# Aim of the task
Reproduce the forum post about the Dask autoscaler and resource-limited tasks word for word.

# Selected excerpt
Dask and distributed versions: 2024.11.2
My autoscaler:
apiVersion: kubernetes.dask.org/v1
kind: DaskAutoscaler
metadata:
name: dask-primary
spec:
cluster: dask-primary
minimum: 1 # tried 2 as well
maximum: 5
I have a long running task limited by a resource: --resources DOCLING=1
(flag on worker in k8s)
I run my task as part of graph inside a delayed
function:
with worker_client() as client:
converted = client.submit(
docling_run_submitted_pipeline,
pipeline,
data,
resources={"DOCLING": 1},
).result()
Dask correctly limits parallel executions of limited resource to 1 per worker. However dashboard shows that workers have multiple of these limited tasks in “processing” state just hanging there waiting. This locked task is very slow and I expected scheduler to spawn new worker in this case (it sits at minimum allowed workers). New workers are only spawned when i have hundreds of small tasks but never for unlocking this resource.
Even when there are minimum of 2 workers 1 can stay idle with 0 tasks for a couple minutes while the other has these limited ones. Looks like task stealing isn’t working.
I’ve read that dask learns task durations over time but this doesn’t seem to help here (although not sure how long it takes to measure. I’ve tested 10-20 of these tasks over a span of ~1 hour, no scaling happens)
I only have a few settings overrides:
- name: DASK_DISTRIBUTED__SCHEDULER__WORKER_TTL
value: 2m # 5m
- name: DASK_DISTRIBUTED__WORKER__LIFETIME__DURATION
value: 30m # None
- name: DASK_DISTRIBUTED__WORKER__LIFETIME__STAGGER
value: 60s # None
I have not yet experimented with distributed.scheduler.worker-saturation
and distributed.scheduler.unknown-task-duration

# Spatial reasoning question data

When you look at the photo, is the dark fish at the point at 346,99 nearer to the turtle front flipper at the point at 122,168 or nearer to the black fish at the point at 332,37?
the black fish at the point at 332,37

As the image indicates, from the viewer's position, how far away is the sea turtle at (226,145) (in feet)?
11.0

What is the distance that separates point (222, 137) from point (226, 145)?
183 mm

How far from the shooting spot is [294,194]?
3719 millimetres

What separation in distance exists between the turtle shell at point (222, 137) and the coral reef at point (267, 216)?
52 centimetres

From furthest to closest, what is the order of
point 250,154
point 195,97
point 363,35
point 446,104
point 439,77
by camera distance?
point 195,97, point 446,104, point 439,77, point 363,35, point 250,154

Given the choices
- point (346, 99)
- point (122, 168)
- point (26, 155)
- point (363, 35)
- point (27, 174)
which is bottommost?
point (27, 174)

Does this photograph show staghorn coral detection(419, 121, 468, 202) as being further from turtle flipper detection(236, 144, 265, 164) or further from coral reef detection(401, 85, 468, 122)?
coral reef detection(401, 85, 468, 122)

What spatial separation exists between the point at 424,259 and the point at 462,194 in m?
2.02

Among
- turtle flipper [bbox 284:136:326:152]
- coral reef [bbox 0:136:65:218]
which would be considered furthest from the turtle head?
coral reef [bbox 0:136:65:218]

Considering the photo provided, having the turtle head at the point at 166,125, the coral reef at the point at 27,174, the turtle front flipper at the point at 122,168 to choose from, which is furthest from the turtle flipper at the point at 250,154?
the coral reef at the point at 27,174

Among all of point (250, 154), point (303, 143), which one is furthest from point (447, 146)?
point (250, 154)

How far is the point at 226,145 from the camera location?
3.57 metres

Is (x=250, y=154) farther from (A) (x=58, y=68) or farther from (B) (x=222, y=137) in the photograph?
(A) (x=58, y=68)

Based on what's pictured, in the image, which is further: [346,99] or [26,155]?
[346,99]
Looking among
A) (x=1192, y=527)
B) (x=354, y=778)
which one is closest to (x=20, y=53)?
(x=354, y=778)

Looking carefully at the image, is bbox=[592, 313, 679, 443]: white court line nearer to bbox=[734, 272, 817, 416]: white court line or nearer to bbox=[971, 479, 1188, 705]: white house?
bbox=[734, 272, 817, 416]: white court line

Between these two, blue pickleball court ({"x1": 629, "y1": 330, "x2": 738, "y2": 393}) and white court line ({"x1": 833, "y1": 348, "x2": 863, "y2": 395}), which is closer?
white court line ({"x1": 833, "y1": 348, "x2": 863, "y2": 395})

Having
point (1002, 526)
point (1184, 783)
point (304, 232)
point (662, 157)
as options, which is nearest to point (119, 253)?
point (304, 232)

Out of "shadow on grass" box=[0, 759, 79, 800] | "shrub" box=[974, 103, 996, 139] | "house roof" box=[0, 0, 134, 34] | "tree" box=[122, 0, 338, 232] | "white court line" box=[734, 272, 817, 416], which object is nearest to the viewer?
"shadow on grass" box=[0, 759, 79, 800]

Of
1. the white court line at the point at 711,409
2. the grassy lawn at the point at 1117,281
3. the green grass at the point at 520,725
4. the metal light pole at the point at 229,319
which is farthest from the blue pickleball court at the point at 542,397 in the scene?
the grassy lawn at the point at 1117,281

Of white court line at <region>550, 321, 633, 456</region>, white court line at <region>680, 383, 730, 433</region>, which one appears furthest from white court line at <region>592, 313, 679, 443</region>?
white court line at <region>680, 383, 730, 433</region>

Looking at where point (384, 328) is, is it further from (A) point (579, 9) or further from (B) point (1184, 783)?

# In response
Dask and distributed versions: 2024.11.2
My autoscaler:
apiVersion: kubernetes.dask.org/v1
kind: DaskAutoscaler
metadata:
name: dask-primary
spec:
cluster: dask-primary
minimum: 1 # tried 2 as well
maximum: 5
I have a long running task limited by a resource: --resources DOCLING=1
(flag on worker in k8s)
I run my task as part of graph inside a delayed
function:
with worker_client() as client:
converted = client.submit(
docling_run_submitted_pipeline,
pipeline,
data,
resources={"DOCLING": 1},
).result()
Dask correctly limits parallel executions of limited resource to 1 per worker. However dashboard shows that workers have multiple of these limited tasks in “processing” state just hanging there waiting. This locked task is very slow and I expected scheduler to spawn new worker in this case (it sits at minimum allowed workers). New workers are only spawned when i have hundreds of small tasks but never for unlocking this resource.
Even when there are minimum of 2 workers 1 can stay idle with 0 tasks for a couple minutes while the other has these limited ones. Looks like task stealing isn’t working.
I’ve read that dask learns task durations over time but this doesn’t seem to help here (although not sure how long it takes to measure. I’ve tested 10-20 of these tasks over a span of ~1 hour, no scaling happens)
I only have a few settings overrides:
- name: DASK_DISTRIBUTED__SCHEDULER__WORKER_TTL
value: 2m # 5m
- name: DASK_DISTRIBUTED__WORKER__LIFETIME__DURATION
value: 30m # None
- name: DASK_DISTRIBUTED__WORKER__LIFETIME__STAGGER
value: 60s # None
I have not yet experimented with distributed.scheduler.worker-saturation
and distributed.scheduler.unknown-task-duration